Jean Claude “Baby Doc” Duvalier, in his first public comments after returning to Haiti following 25 years of exile in France, said his return should be taken as a sign of solidarity with the Haitian people.
“No matter the price to be paid, the essential thing was to be with you,” Duvalier told reporters on Jan. 21. He added that he had come back to “show my solidarity in this very difficult period.”
Duvalier arrived in Haiti on Jan. 16. Duvalier ruled over the island nation from the death of his father, Francois “Papa Doc” Duvalier, in 1971 until he was ousted by a popular uprising in 1986.
Two days after arriving he was detained by police, taken to court, charged with corruption and arraigned. A judge is investigating the charges but the former dictator is not in jail.
As president, both Duvaliers were claimed to be notorious offenders of human rights, allegedly ordering the death and torture of an estimated 20,000 to 30,000 Haitians while maintaining a lavish lifestyle for themselves and growing rich off the drug trade.
“Duvalier’s return to Haiti should be for one purpose only: to face justice,” José Miguel Vivanco, Americas director of Human Rights Watch said in a statement. “His time to be held accountable is long overdue.”
Peter Bouckaert, a Swiss-based lawyer and emergencies director for Human Rights Watch, told Reuters that there are several million dollars at stake in Duvalier’s return. The group believes he returned to the country only to smooth the transition of money in Haiti to an off-shore account in Switzerland.
“Rather than having the interest of the people of Haiti at heart, it seems like he was thinking about his wallet,” said Bouckaert.
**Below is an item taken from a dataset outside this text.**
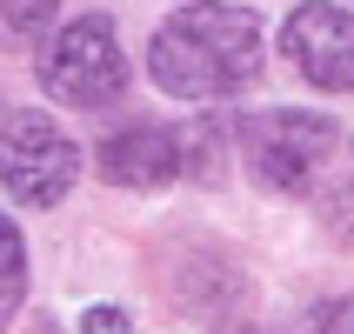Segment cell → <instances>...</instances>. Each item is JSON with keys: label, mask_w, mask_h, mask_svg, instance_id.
<instances>
[{"label": "cell", "mask_w": 354, "mask_h": 334, "mask_svg": "<svg viewBox=\"0 0 354 334\" xmlns=\"http://www.w3.org/2000/svg\"><path fill=\"white\" fill-rule=\"evenodd\" d=\"M147 67L174 100H221L261 67V20L227 0H187L147 47Z\"/></svg>", "instance_id": "cell-1"}, {"label": "cell", "mask_w": 354, "mask_h": 334, "mask_svg": "<svg viewBox=\"0 0 354 334\" xmlns=\"http://www.w3.org/2000/svg\"><path fill=\"white\" fill-rule=\"evenodd\" d=\"M40 80L67 107H114L127 94V54H120V40H114V20L107 14L67 20L54 34V47L40 54Z\"/></svg>", "instance_id": "cell-2"}, {"label": "cell", "mask_w": 354, "mask_h": 334, "mask_svg": "<svg viewBox=\"0 0 354 334\" xmlns=\"http://www.w3.org/2000/svg\"><path fill=\"white\" fill-rule=\"evenodd\" d=\"M241 154H248V167H254L268 187H308V174H315L321 160H335V147L348 134H341V120L328 114H301V107H261V114H241Z\"/></svg>", "instance_id": "cell-3"}, {"label": "cell", "mask_w": 354, "mask_h": 334, "mask_svg": "<svg viewBox=\"0 0 354 334\" xmlns=\"http://www.w3.org/2000/svg\"><path fill=\"white\" fill-rule=\"evenodd\" d=\"M80 174V147L47 114H14L0 127V187L27 207H54Z\"/></svg>", "instance_id": "cell-4"}, {"label": "cell", "mask_w": 354, "mask_h": 334, "mask_svg": "<svg viewBox=\"0 0 354 334\" xmlns=\"http://www.w3.org/2000/svg\"><path fill=\"white\" fill-rule=\"evenodd\" d=\"M281 47H288V60L315 87H328V94H348L354 87V20L341 14L335 0L295 7V20L281 27Z\"/></svg>", "instance_id": "cell-5"}, {"label": "cell", "mask_w": 354, "mask_h": 334, "mask_svg": "<svg viewBox=\"0 0 354 334\" xmlns=\"http://www.w3.org/2000/svg\"><path fill=\"white\" fill-rule=\"evenodd\" d=\"M100 174L114 180V187H160V180L180 174V140L154 120H140V127H120L107 147H100Z\"/></svg>", "instance_id": "cell-6"}, {"label": "cell", "mask_w": 354, "mask_h": 334, "mask_svg": "<svg viewBox=\"0 0 354 334\" xmlns=\"http://www.w3.org/2000/svg\"><path fill=\"white\" fill-rule=\"evenodd\" d=\"M20 295H27V241H20L14 221L0 214V334H7V321H14Z\"/></svg>", "instance_id": "cell-7"}, {"label": "cell", "mask_w": 354, "mask_h": 334, "mask_svg": "<svg viewBox=\"0 0 354 334\" xmlns=\"http://www.w3.org/2000/svg\"><path fill=\"white\" fill-rule=\"evenodd\" d=\"M180 160H187L201 180H221V127H214V120H201L194 134L180 140Z\"/></svg>", "instance_id": "cell-8"}, {"label": "cell", "mask_w": 354, "mask_h": 334, "mask_svg": "<svg viewBox=\"0 0 354 334\" xmlns=\"http://www.w3.org/2000/svg\"><path fill=\"white\" fill-rule=\"evenodd\" d=\"M60 0H0V27H14V34H40L47 20H54Z\"/></svg>", "instance_id": "cell-9"}, {"label": "cell", "mask_w": 354, "mask_h": 334, "mask_svg": "<svg viewBox=\"0 0 354 334\" xmlns=\"http://www.w3.org/2000/svg\"><path fill=\"white\" fill-rule=\"evenodd\" d=\"M308 334H354V301H321V308H308Z\"/></svg>", "instance_id": "cell-10"}, {"label": "cell", "mask_w": 354, "mask_h": 334, "mask_svg": "<svg viewBox=\"0 0 354 334\" xmlns=\"http://www.w3.org/2000/svg\"><path fill=\"white\" fill-rule=\"evenodd\" d=\"M80 334H127V315L120 308H87L80 315Z\"/></svg>", "instance_id": "cell-11"}, {"label": "cell", "mask_w": 354, "mask_h": 334, "mask_svg": "<svg viewBox=\"0 0 354 334\" xmlns=\"http://www.w3.org/2000/svg\"><path fill=\"white\" fill-rule=\"evenodd\" d=\"M214 334H254V321H221Z\"/></svg>", "instance_id": "cell-12"}]
</instances>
Bouckaert added that Duvalier is broke after losing money in a costly divorce and would attempt desperate measures, including risking an arrest, to acquire millions of dollars.
“It was kind of a Hail Mary attempt … but if you’re broke and there’s still $6 million dollars in the bank you’re trying to get hold of, you’re willing to go to desperate means,” Bouckaert said.
Despite this, human rights groups urged international focus to remain on the people of Haiti who are still suffering from poverty, cholera and a slow recovery from a devastating earthquake last year. Eric Walcott, executive director of the D.C. based National Organization for the Advancement of Haitians told the AFRO that the recovery efforts “should be the focus, not the diversion created by Baby Doc.”